I used to hate names like Orla, Una etc. as there were bucket loads of them in school back in the day, but warming to Orla recently, although every time I saw suggest it DH says "as in Orla kiely"!
The meaning of the name Bronagh does put me off, as wouldn't like to be explaining to my daughter that her name means "sorrow" in a few yrs, although it is nice, same goes for Aisling, which I always heard meant "sad dream".
Aargh it's so bloody hard!!
Aoife seems to be front runner at the moment, but every time I google it, get about 20 pgs on Una from the Saturdays (who I'd never heard of before! ) so not sure if that should put me off or not??!

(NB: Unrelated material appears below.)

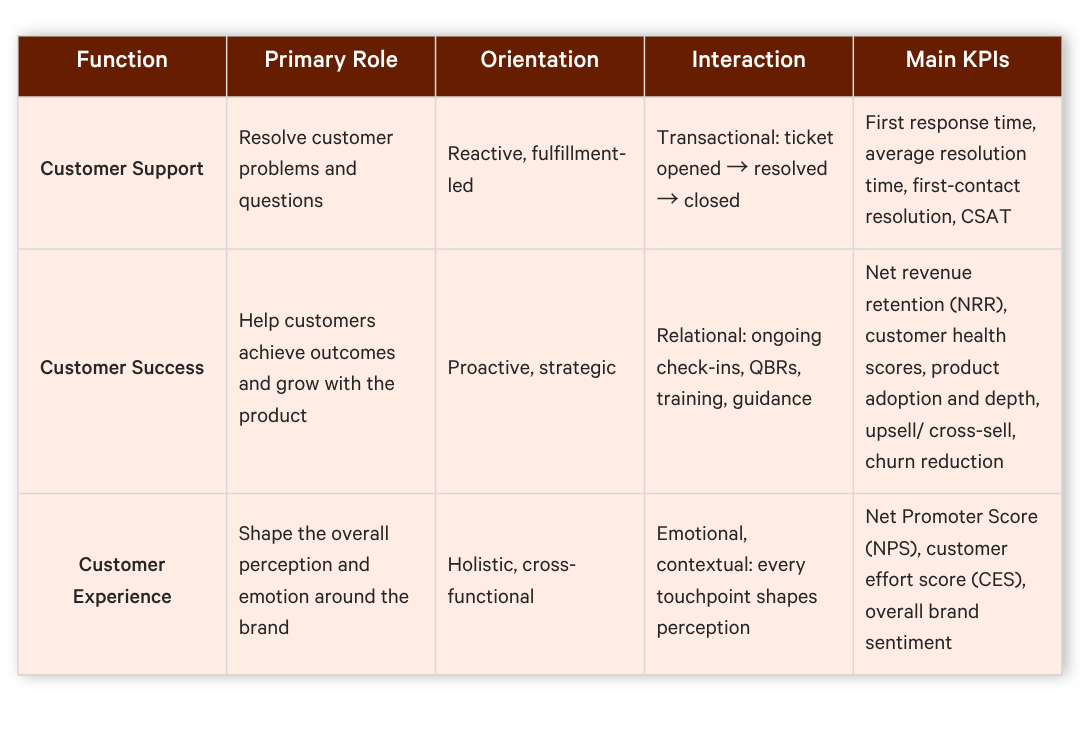 | Function | Primary Role | Orientation | Interaction | Main KPIs |
|---|---|---|---|---|
| Customer Support | Resolve customer problems and questions | Reactive, fulfillment-led | Transactional: ticket opened → resolved → closed | First response time, average resolution time, first-contact resolution, CSAT |
| Customer Success | Help customers achieve outcomes and grow with the product | Proactive, strategic | Relational: ongoing check-ins, QBRs, training, guidance | Net revenue retention (NRR), customer health scores, product adoption and depth, upsell/ cross-sell, churn reduction |
| Customer Experience | Shape the overall perception and emotion around the brand | Holistic, cross-functional | Emotional, contextual: every touchpoint shapes perception | Net Promoter Score (NPS), customer effort score (CES), overall brand sentiment |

Just saw a lot of the later posts! I really don't agree that an unusual, i.e. Irish name, would hold someone back in the workplace. DH has been worrying about this though and hence suggesting (what I would consider) typical middle class British names, but i just cannot imagine myself as a mother to a child called Isabella etc. Speaking from experience (with a fairly unusual Irish name that's definitely unpronounceable here) I've always found it made me more memorable at work and was a great conversation starter - hopefully my daughter will feel the same and be proud of her heritage!
Also I grew up in a Gaeltacht, went to all Irish schools and don't agree that Irish "barely exits" as a spoken language in Ireland - all my family in Ireland regularly speak Irish to their children
Sive is an alternative spelling for Sadhbh if you like the name but your DH worries about the spelling
My DH is a dubliner and felt that a Gaelic name would be really hard work for kid in the UK. I really really wanted to call DD2 Roisin, but used it as a middle name instead. I regret it, but every grown up Roisin I've met since has said I did the right thing!
I really liked Clodagh but an english friend's reaction to it put me right off it. She said 'what, like the ring?' and I thought 'what ring, a Clodagh ring, what?' and then I realised what she meant! I went right off Clodagh then. (for use in the UK that is) It's a beautiful name though.
Message withdrawn at poster's request.
Athinginyourlife, I couldn't agree with you more wholeheartedly. Choosing to spell Irish names that have a well-established simplification in a more complicated fashion, when you are living outside of Ireland, it is a bit misguided
dickish. I can get to grips with Maedhbh but there are several different legitimate Irish spellings, and only one English form, so yes, I would pick Maeve every time.
"I really liked Clodagh but an english friend's reaction to it put me right off it. She said 'what, like the ring?"
Reminds me of (English) DH ruining the name Laoise for me by saying "as in Port Laoise (prison)"?
I showed your names to my Irish parents and they have no idea how to pronounce most of them!
If I am honest, I am really not keen on the archaic spellings of most of these names. To me, they look ugly and most people would struggle to pronounce & spell them. I say that as a sister of a Siobhan, and even this very common name gets mis-spelled & mis-pronounced on a daily basis.